TO BE DONE – Show each line in the items below that contains the string "evenodd".
## Start GIVEN ENTRIES
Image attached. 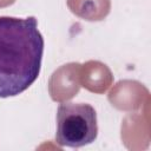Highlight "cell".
I'll return each mask as SVG.
<instances>
[{
  "mask_svg": "<svg viewBox=\"0 0 151 151\" xmlns=\"http://www.w3.org/2000/svg\"><path fill=\"white\" fill-rule=\"evenodd\" d=\"M98 137V119L94 107L86 103H61L57 110L55 142L60 146L78 149L93 143Z\"/></svg>",
  "mask_w": 151,
  "mask_h": 151,
  "instance_id": "2",
  "label": "cell"
},
{
  "mask_svg": "<svg viewBox=\"0 0 151 151\" xmlns=\"http://www.w3.org/2000/svg\"><path fill=\"white\" fill-rule=\"evenodd\" d=\"M44 47L34 17H0V98L15 97L38 79Z\"/></svg>",
  "mask_w": 151,
  "mask_h": 151,
  "instance_id": "1",
  "label": "cell"
}]
</instances>
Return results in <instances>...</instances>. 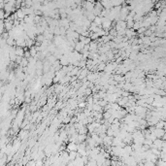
## End GIVEN ENTRIES
ANSWER BELOW –
  "mask_svg": "<svg viewBox=\"0 0 151 151\" xmlns=\"http://www.w3.org/2000/svg\"><path fill=\"white\" fill-rule=\"evenodd\" d=\"M98 137V119L94 107L86 103H61L57 110L55 142L60 146L78 149L93 143Z\"/></svg>",
  "mask_svg": "<svg viewBox=\"0 0 151 151\" xmlns=\"http://www.w3.org/2000/svg\"><path fill=\"white\" fill-rule=\"evenodd\" d=\"M44 47L34 17H0V98L15 97L38 79Z\"/></svg>",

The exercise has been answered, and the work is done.